---- Selected excerpt
= The Invalid Corps =

American Civil War era song

The Invalid Corps is a popular song dating from the time of the American Civil War, circa 1863. The first stanza tells the story of a Union conscript attempting to join the military, only to be rejected because of his poor health. The rest of the song humorously depicts the rejected conscript's experience in the Invalid Corps. The words and music were composed by Frank Wilder.

The Invalid Corps was a branch of the military during the Civil War, created within the Union Army to allow partially disabled or formerly disabled soldiers to perform some form of light duty, thus allowing able soldiers to be sent to the front lines.

==Song lyrics==
I wanted much to go to war,
And went to be examined;
The surgeon looked me o'er and o'er,
My back and chest he hammered.
--------
---- Data block
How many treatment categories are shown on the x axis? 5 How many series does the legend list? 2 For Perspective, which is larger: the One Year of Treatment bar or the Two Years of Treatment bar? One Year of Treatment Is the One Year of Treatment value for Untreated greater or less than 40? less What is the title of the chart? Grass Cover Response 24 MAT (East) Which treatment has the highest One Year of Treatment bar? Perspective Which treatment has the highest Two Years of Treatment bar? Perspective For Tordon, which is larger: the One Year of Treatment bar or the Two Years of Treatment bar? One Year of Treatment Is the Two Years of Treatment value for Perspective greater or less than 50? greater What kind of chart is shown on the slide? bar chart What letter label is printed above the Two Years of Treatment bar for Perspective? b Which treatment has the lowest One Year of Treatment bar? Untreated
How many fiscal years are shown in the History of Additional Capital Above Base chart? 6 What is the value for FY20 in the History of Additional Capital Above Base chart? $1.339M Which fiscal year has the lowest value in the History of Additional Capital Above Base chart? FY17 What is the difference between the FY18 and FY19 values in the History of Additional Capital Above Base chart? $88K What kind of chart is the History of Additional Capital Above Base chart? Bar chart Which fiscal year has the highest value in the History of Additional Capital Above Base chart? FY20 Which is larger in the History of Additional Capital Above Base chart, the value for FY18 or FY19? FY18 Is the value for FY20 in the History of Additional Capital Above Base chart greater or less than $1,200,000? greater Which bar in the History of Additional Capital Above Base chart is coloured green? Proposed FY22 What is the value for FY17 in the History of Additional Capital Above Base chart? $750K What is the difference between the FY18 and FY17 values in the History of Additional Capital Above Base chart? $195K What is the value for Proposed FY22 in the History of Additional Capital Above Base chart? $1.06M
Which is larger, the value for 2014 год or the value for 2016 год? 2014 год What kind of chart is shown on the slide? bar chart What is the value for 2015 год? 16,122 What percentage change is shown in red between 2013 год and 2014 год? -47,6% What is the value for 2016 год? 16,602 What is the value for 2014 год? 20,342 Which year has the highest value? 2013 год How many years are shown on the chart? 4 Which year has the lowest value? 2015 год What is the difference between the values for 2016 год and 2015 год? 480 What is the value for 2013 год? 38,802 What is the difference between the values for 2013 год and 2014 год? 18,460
--------
- _Problem description_
Copy the Invalid Corps text from the words "The Invalid Corps was" through "chest he hammered.", swapping "surgeon" for "doctor". Use only the Invalid Corps text, not the data.

- _Task solution_
The Invalid Corps was a branch of the military during the Civil War, created within the Union Army to allow partially disabled or formerly disabled soldiers to perform some form of light duty, thus allowing able soldiers to be sent to the front lines.

==Song lyrics==
I wanted much to go to war,
And went to be examined;
The doctor looked me o'er and o'er,
My back and chest he hammered.